Но любые сопровождающие ничто против штормов и бурь.
Господин де Ривери заметил, как к нему спешит слуга. Сердце дрогнуло, у слуги был весьма довольный вид. Это могло означать только одно: в порт Сен-Пьера пришло, наконец, судно, которого так долго ждали, прибыла его дочь Эме.
Плантатор поспешил навстречу, старательно усмиряя шаг. Никто не должен видеть его не только бегущим, но и просто спешащим, это немедленно вызовет дурные слухи и даже посеет панику. Ривери заставил себя остановиться и строгим взглядом окинуть ближайший ряд рабов, собиравших кофе. Это растение завезли на Мартинику не так давно, оно прекрасно прижилось, давало отменный урожай на склонах Мон-Пеле и неплохо кормило владельца плантации.
Сами склоны хотя и выглядели странно, не зря Мон-Пеле означает Лысая гора, но почву имели самую плодородную, какую господину де Ривери довелось видеть в жизни. Все понимали, что Мон-Пеле просто вулкан и его склоны покрыты вулканическим пеплом, следовательно, в любой день может произойти катастрофа, даже сам Ривери каждый год давал слово, что соберет урожай и переедет куда-нибудь подальше от этой выдыхающей серу горы.

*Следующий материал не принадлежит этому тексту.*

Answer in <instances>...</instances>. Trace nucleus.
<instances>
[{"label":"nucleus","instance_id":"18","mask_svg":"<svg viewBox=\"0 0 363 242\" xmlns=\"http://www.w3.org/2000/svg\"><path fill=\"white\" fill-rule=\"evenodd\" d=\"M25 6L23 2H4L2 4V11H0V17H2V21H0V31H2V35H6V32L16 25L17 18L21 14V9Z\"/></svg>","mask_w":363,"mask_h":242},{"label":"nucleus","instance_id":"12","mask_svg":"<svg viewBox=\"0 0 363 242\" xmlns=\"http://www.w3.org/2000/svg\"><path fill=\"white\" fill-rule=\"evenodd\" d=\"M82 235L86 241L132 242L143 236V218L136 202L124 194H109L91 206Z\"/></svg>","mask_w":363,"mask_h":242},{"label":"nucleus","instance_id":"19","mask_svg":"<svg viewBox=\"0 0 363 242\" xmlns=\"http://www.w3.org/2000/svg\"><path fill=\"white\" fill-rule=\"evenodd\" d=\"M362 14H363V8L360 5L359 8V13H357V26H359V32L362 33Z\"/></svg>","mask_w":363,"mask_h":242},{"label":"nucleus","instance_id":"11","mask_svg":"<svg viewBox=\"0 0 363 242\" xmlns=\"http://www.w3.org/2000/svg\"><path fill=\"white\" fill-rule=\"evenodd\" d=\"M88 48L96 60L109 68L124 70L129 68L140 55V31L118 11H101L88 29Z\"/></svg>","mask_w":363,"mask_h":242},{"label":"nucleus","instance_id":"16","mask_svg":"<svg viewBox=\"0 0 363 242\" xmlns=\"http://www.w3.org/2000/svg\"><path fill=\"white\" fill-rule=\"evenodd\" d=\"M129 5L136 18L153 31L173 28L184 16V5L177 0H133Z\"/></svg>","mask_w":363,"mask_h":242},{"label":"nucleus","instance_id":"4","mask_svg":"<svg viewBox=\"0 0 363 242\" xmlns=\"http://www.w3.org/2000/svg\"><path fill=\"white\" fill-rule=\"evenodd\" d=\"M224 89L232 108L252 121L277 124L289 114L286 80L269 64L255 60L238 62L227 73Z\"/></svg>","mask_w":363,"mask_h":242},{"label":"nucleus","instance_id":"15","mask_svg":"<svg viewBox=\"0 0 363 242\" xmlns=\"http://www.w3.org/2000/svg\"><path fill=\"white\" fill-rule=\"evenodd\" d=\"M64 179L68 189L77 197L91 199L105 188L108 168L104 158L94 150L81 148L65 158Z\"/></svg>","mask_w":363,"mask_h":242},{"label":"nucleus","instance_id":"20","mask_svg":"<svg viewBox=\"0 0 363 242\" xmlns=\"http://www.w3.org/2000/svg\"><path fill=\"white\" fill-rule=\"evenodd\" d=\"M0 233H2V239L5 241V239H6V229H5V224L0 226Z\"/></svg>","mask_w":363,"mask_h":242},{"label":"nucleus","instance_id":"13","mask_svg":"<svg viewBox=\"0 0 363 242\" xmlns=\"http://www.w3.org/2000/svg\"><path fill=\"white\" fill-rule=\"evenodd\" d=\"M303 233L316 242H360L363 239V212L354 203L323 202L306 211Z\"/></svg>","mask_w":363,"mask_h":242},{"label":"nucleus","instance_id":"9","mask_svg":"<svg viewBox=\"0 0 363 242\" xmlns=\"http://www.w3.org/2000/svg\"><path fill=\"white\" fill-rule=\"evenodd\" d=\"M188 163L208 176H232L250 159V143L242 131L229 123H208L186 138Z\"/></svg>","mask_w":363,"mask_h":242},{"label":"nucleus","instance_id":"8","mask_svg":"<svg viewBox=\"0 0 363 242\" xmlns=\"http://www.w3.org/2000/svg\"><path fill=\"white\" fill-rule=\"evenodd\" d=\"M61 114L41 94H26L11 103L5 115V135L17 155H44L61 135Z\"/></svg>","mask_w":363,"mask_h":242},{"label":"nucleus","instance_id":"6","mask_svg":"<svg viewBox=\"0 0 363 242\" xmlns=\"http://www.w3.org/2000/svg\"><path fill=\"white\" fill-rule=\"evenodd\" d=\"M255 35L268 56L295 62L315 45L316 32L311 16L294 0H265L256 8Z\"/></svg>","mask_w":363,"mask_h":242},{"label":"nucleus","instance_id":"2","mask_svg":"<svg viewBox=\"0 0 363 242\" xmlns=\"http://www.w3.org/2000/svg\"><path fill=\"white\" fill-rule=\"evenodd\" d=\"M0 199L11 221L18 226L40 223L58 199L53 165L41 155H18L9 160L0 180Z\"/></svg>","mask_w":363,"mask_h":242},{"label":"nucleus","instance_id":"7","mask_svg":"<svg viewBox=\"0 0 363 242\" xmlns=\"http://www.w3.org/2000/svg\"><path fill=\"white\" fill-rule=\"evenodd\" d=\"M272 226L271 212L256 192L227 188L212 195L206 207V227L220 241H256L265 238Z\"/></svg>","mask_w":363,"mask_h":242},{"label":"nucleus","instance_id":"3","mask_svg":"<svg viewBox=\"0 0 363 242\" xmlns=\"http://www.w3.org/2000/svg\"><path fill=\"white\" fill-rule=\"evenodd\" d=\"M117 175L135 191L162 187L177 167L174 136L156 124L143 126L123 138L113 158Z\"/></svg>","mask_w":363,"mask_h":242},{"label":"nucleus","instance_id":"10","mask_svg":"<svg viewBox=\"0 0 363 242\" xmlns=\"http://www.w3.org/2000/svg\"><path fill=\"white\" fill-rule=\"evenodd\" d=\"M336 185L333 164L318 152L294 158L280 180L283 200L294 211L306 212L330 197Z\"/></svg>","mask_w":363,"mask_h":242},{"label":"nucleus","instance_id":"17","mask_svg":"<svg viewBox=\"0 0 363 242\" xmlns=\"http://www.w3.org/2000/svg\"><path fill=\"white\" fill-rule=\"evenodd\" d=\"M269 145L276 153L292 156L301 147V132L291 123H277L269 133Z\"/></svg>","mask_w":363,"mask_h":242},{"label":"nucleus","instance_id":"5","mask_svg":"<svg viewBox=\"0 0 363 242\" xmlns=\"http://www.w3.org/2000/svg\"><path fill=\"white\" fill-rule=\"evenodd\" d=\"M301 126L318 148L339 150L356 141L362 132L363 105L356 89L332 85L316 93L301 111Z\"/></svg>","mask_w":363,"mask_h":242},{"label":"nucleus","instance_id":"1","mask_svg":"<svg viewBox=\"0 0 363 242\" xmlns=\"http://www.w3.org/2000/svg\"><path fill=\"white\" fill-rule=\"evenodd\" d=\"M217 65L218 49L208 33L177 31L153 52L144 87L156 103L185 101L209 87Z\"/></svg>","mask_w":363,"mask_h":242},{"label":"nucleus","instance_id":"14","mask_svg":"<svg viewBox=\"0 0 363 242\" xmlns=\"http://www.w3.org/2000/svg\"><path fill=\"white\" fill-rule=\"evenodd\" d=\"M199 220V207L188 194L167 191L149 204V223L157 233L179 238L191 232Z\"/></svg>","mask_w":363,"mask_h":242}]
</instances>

Но за одним урожаем следовал другой, и так тянулось из года в год.
– Господин, – склонился перед хозяином чернокожий слуга, – мадама просит вас поспешить на ужин.
– Пришло какое-то сообщение?
Как же глупы эти слуги независимо от цвета их кожи! Никак не может запомнить, что не «мадама», а «мадам». И никогда толком не скажет все, что нужно, сразу, вечно из него клещами приходится вытаскивать.

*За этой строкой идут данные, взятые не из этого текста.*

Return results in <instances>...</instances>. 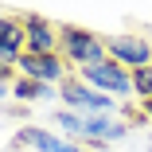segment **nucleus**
<instances>
[{
  "instance_id": "nucleus-9",
  "label": "nucleus",
  "mask_w": 152,
  "mask_h": 152,
  "mask_svg": "<svg viewBox=\"0 0 152 152\" xmlns=\"http://www.w3.org/2000/svg\"><path fill=\"white\" fill-rule=\"evenodd\" d=\"M23 55H27V31H23V20H16V16H0V63H4V66H16Z\"/></svg>"
},
{
  "instance_id": "nucleus-8",
  "label": "nucleus",
  "mask_w": 152,
  "mask_h": 152,
  "mask_svg": "<svg viewBox=\"0 0 152 152\" xmlns=\"http://www.w3.org/2000/svg\"><path fill=\"white\" fill-rule=\"evenodd\" d=\"M23 31H27V51H35V55H55L58 51V23H51L47 16L27 12Z\"/></svg>"
},
{
  "instance_id": "nucleus-7",
  "label": "nucleus",
  "mask_w": 152,
  "mask_h": 152,
  "mask_svg": "<svg viewBox=\"0 0 152 152\" xmlns=\"http://www.w3.org/2000/svg\"><path fill=\"white\" fill-rule=\"evenodd\" d=\"M129 137V121L117 117V113H94L82 121V137L78 140H90V144H117Z\"/></svg>"
},
{
  "instance_id": "nucleus-14",
  "label": "nucleus",
  "mask_w": 152,
  "mask_h": 152,
  "mask_svg": "<svg viewBox=\"0 0 152 152\" xmlns=\"http://www.w3.org/2000/svg\"><path fill=\"white\" fill-rule=\"evenodd\" d=\"M140 113H144V117L152 121V98H148V102H140Z\"/></svg>"
},
{
  "instance_id": "nucleus-4",
  "label": "nucleus",
  "mask_w": 152,
  "mask_h": 152,
  "mask_svg": "<svg viewBox=\"0 0 152 152\" xmlns=\"http://www.w3.org/2000/svg\"><path fill=\"white\" fill-rule=\"evenodd\" d=\"M105 51L113 63H121L125 70H137V66H152V43L137 31H121V35H109L105 39Z\"/></svg>"
},
{
  "instance_id": "nucleus-2",
  "label": "nucleus",
  "mask_w": 152,
  "mask_h": 152,
  "mask_svg": "<svg viewBox=\"0 0 152 152\" xmlns=\"http://www.w3.org/2000/svg\"><path fill=\"white\" fill-rule=\"evenodd\" d=\"M58 98H63V109H74L82 117H94V113H117V98L94 90L90 82H82L78 74H66L58 82Z\"/></svg>"
},
{
  "instance_id": "nucleus-11",
  "label": "nucleus",
  "mask_w": 152,
  "mask_h": 152,
  "mask_svg": "<svg viewBox=\"0 0 152 152\" xmlns=\"http://www.w3.org/2000/svg\"><path fill=\"white\" fill-rule=\"evenodd\" d=\"M133 98L137 102H148L152 98V66H137L133 70Z\"/></svg>"
},
{
  "instance_id": "nucleus-5",
  "label": "nucleus",
  "mask_w": 152,
  "mask_h": 152,
  "mask_svg": "<svg viewBox=\"0 0 152 152\" xmlns=\"http://www.w3.org/2000/svg\"><path fill=\"white\" fill-rule=\"evenodd\" d=\"M16 74L35 78V82H47V86H58V82L70 74V63L63 58V51H55V55H35V51H27L20 63H16Z\"/></svg>"
},
{
  "instance_id": "nucleus-6",
  "label": "nucleus",
  "mask_w": 152,
  "mask_h": 152,
  "mask_svg": "<svg viewBox=\"0 0 152 152\" xmlns=\"http://www.w3.org/2000/svg\"><path fill=\"white\" fill-rule=\"evenodd\" d=\"M16 144L20 148H31V152H90L86 144L55 133V129H39V125H23L16 133Z\"/></svg>"
},
{
  "instance_id": "nucleus-3",
  "label": "nucleus",
  "mask_w": 152,
  "mask_h": 152,
  "mask_svg": "<svg viewBox=\"0 0 152 152\" xmlns=\"http://www.w3.org/2000/svg\"><path fill=\"white\" fill-rule=\"evenodd\" d=\"M78 78L90 82L94 90H102V94H109V98H129L133 94V70H125L121 63H113V58H102V63L78 70Z\"/></svg>"
},
{
  "instance_id": "nucleus-1",
  "label": "nucleus",
  "mask_w": 152,
  "mask_h": 152,
  "mask_svg": "<svg viewBox=\"0 0 152 152\" xmlns=\"http://www.w3.org/2000/svg\"><path fill=\"white\" fill-rule=\"evenodd\" d=\"M58 51L74 70H86V66L102 63V58H109L105 39L94 35L90 27H78V23H58Z\"/></svg>"
},
{
  "instance_id": "nucleus-13",
  "label": "nucleus",
  "mask_w": 152,
  "mask_h": 152,
  "mask_svg": "<svg viewBox=\"0 0 152 152\" xmlns=\"http://www.w3.org/2000/svg\"><path fill=\"white\" fill-rule=\"evenodd\" d=\"M4 98H12V82H0V102Z\"/></svg>"
},
{
  "instance_id": "nucleus-12",
  "label": "nucleus",
  "mask_w": 152,
  "mask_h": 152,
  "mask_svg": "<svg viewBox=\"0 0 152 152\" xmlns=\"http://www.w3.org/2000/svg\"><path fill=\"white\" fill-rule=\"evenodd\" d=\"M12 70L16 66H4V63H0V82H12Z\"/></svg>"
},
{
  "instance_id": "nucleus-10",
  "label": "nucleus",
  "mask_w": 152,
  "mask_h": 152,
  "mask_svg": "<svg viewBox=\"0 0 152 152\" xmlns=\"http://www.w3.org/2000/svg\"><path fill=\"white\" fill-rule=\"evenodd\" d=\"M12 98H20V102H55L58 98V86H47V82L16 74L12 78Z\"/></svg>"
}]
</instances>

– Сообщение? Нет, сообщения нет. Только сообщение, что надо торопиться на ужин, ягненок уже готов, и гости скоро прибудут.
– Какие гости?
Ривери старался не злиться, но это плохо получалось. Его экономке Марианне, приславшей на плантацию это наказание, следовало бы черкнуть два слова, но следовало признать, что женщина считала письмо почти дьявольским занятием. Вот расходные книги – другое дело, в них цифры и толковые записи, а все остальное от нечистого.

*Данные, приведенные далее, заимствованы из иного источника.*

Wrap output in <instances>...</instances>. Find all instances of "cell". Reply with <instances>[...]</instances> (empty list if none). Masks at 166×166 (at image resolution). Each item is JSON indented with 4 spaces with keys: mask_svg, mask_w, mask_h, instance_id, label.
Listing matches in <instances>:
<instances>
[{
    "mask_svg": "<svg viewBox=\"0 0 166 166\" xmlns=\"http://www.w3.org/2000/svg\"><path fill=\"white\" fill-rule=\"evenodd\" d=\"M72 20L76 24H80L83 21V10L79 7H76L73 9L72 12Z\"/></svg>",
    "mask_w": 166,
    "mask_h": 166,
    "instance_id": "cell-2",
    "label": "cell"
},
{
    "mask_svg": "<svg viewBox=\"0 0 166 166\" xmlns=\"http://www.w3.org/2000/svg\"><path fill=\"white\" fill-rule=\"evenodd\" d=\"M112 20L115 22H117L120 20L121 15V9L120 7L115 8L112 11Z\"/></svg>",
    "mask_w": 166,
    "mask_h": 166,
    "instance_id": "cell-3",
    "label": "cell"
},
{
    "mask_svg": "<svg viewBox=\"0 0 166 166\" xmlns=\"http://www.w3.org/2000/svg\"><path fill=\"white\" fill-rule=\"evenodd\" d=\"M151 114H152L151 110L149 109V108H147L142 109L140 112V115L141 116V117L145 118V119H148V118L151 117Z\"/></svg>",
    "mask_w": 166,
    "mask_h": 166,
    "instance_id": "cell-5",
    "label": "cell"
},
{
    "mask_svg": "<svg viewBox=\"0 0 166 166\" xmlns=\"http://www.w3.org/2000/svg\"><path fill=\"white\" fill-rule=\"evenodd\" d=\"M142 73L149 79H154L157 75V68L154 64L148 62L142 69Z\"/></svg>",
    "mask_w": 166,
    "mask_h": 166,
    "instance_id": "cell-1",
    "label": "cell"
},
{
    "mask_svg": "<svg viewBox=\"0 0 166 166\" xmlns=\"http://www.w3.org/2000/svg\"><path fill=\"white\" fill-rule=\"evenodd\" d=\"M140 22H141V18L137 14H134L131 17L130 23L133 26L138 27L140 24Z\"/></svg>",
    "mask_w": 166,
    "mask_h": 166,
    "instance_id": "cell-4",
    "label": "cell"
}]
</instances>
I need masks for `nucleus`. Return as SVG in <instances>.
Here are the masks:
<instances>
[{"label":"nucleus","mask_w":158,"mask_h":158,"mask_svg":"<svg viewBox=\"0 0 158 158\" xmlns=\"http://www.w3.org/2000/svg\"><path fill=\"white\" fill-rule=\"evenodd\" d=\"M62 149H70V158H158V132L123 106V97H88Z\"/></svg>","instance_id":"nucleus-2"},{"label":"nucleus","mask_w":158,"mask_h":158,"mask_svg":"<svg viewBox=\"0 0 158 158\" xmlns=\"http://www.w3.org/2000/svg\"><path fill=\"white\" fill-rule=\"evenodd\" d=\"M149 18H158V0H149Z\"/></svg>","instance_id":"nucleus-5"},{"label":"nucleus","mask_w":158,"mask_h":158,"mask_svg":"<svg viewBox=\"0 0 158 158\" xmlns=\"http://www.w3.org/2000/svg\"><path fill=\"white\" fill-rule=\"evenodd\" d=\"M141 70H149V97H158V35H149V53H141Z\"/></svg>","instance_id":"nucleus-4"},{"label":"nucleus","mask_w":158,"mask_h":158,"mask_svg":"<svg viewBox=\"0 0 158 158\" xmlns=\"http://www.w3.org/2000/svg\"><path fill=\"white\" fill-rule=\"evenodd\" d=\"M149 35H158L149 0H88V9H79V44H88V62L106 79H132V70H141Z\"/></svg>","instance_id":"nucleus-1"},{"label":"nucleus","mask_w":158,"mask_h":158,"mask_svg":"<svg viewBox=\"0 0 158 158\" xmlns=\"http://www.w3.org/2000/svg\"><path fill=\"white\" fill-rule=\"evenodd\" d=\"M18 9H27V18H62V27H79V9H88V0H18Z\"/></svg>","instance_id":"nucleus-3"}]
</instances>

– Соседи, – неопределенно махнул рукой слуга.
Хозяин уже шагал в сторону дома, крикнув управляющему, чтобы присмотрел за рабами. Ривери был зол на всех и всё: на бестолкового слугу, на рабов, не желавших трудиться, управляющего, который не смог заставить их это делать, бестолковую экономку, на жару, на гору, запах серы от которой не давал дышать, на себя за то, что не уехал в прошлом году подальше от этого огнедышащего монстра, даже на дочь, которая все не прибывала. И на соседей, так некстати заявившихся в гости.
– Там эти… Важи… ри… – добавил, семеня следом за хозяином, слуга.